Tools¶
Scholar MCP provides 21 tools across nine categories. All tools return JSON.
All tools include MCP tool annotations:
- Read-only tools:
readOnlyHint=true,destructiveHint=false,openWorldHint=true - Write tools (PDF):
readOnlyHint=false,destructiveHint=false,openWorldHint=true - Task polling tools:
readOnlyHint=true,destructiveHint=false,openWorldHint=false
Async Task Queue¶
Long-running operations return immediately with a task ID instead of blocking:
- PDF tools always queue (unless the result is already cached locally)
- S2 tools queue when the Semantic Scholar API responds with HTTP 429 (rate limited)
When a tool queues an operation, it returns:
Poll with get_task_result to check status and retrieve the result. Task results expire after 10 minutes (S2 tools) or 1 hour (PDF tools).
Search & Retrieval¶
search_papers¶
Full-text search across the Semantic Scholar corpus.
| Parameter | Type | Default | Description |
|---|---|---|---|
query |
string | (required) | Search query string |
fields |
string | "compact" |
Field set: compact, standard, or full |
limit |
int | 10 |
Results per page (max 100) |
offset |
int | 0 |
Pagination offset |
year_start |
int | -- | Filter: earliest publication year |
year_end |
int | -- | Filter: latest publication year |
fields_of_study |
list[string] | -- | S2 field-of-study names (e.g. ["Computer Science", "Physics"]) |
venue |
string | -- | Filter by venue name |
min_citations |
int | -- | Minimum citation count |
sort |
string | "relevance" |
Sort order: relevance, citations, or year |
Returns: {"data": [...], "total": N} where each item contains the requested field set.
Field sets:
- compact --
paperId,title,year,venue,citationCount - standard -- compact +
authors,externalIds,abstract - full -- standard +
tldr,openAccessPdf,fieldsOfStudy,referenceCount
get_paper¶
Fetch full metadata for a single paper.
| Parameter | Type | Default | Description |
|---|---|---|---|
identifier |
string | (required) | DOI, S2 paper ID, ARXIV:id, ACM:id, or PMID:id |
Returns: Full paper metadata (always uses the full field set) or {"error": "not_found"}.
Results are cached for 30 days. Identifier aliases (e.g. DOI to S2 ID) are cached permanently.
get_author¶
Fetch an author profile or search by name.
| Parameter | Type | Default | Description |
|---|---|---|---|
identifier |
string | (required) | Numeric S2 author ID for direct lookup, or a name string for search |
limit |
int | 20 |
Max publications to return (direct lookup) |
offset |
int | 0 |
Pagination offset for publications |
Returns:
- Direct lookup (numeric ID): author profile with paginated publications list
- Name search (text):
{"candidates": [...]}with up to 5 matching authors
Citation Graph¶
get_citations¶
Forward citations -- papers that cite the given paper.

### Available data
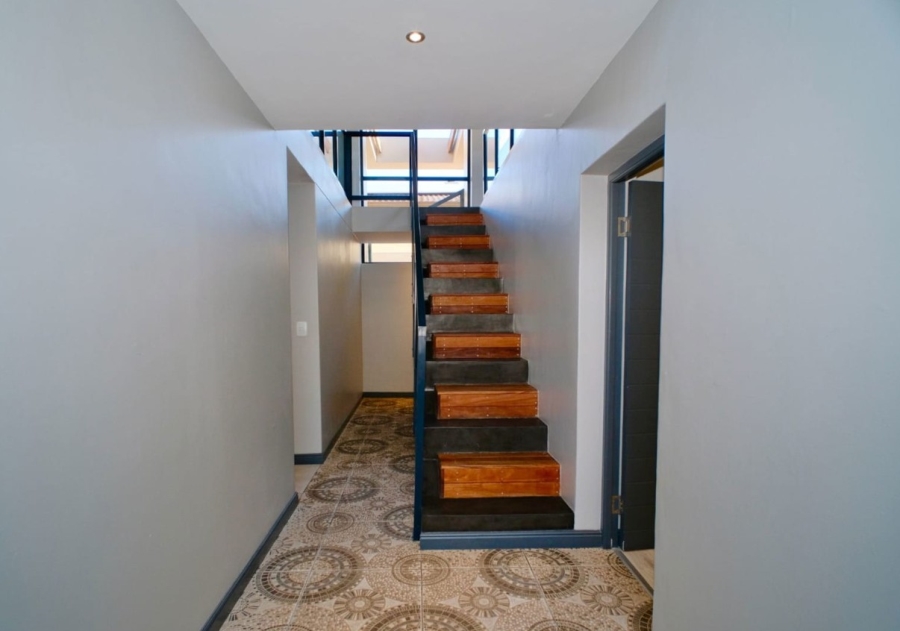 3 Bedroom Property for Sale in Calypso Beach Western Cape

### Task requirements
1 - According to the Scholar MCP tools text, how long are get_paper results cached?
2 - Go on with the Scholar MCP tools text from where it stops.
The lines play no part in this.

### Answers given
1 - 30 days.

2 -
| Parameter | Type | Default | Description |
|---|---|---|---|
identifier |
string | (required) | Paper ID (DOI, S2 ID, etc.) |
fields |
string | "compact" |
Field set for citing papers |
limit |
int | 20 |
Max results (max 1000) |
offset |
int | 0 |
Pagination offset |
year_start |
int | -- | Filter: earliest year |
year_end |
int | -- | Filter: latest year |
fields_of_study |
list[string] | -- | Field-of-study filter |
min_citations |
int | -- | Minimum citation count filter |
Returns: {"data": [{"citingPaper": {...}}, ...]}.
get_references¶
Backward references -- papers cited by the given paper.
| Parameter | Type | Default | Description |
|---|---|---|---|
identifier |
string | (required) | Paper ID (DOI, S2 ID, etc.) |
fields |
string | "compact" |
Field set for cited papers |
limit |
int | 50 |
Max results (max 1000) |
offset |
int | 0 |
Pagination offset |
Returns: {"data": [{"citedPaper": {...}}, ...]}.
get_citation_graph¶
BFS traversal from one or more seed papers, collecting nodes and edges.
| Parameter | Type | Default | Description |
|---|---|---|---|
seed_ids |
list[string] | (required) | 1--10 seed paper IDs |
direction |
string | "citations" |
citations (forward), references (backward), or both |
depth |
int | 1 |
BFS depth (1--3, clamped) |
max_nodes |
int | 100 |
Hard cap on collected nodes |
year_start |
int | -- | Filter: earliest year |
year_end |
int | -- | Filter: latest year |
fields_of_study |
list[string] | -- | Field-of-study filter |
min_citations |
int | -- | Minimum citation count filter |
Returns:
{
"nodes": [{"id": "...", "title": "...", "year": 2024, "citationCount": 42}, ...],
"edges": [{"source": "id1", "target": "id2"}, ...],
"stats": {
"total_nodes": 42,
"total_edges": 67,
"depth_reached": 2,
"truncated": false
}
}
Controlling graph size
Start with depth=1 and a small max_nodes to get an overview, then increase as needed. depth=3 with direction=both can produce very large graphs.
See Citation Graphs guide for usage patterns.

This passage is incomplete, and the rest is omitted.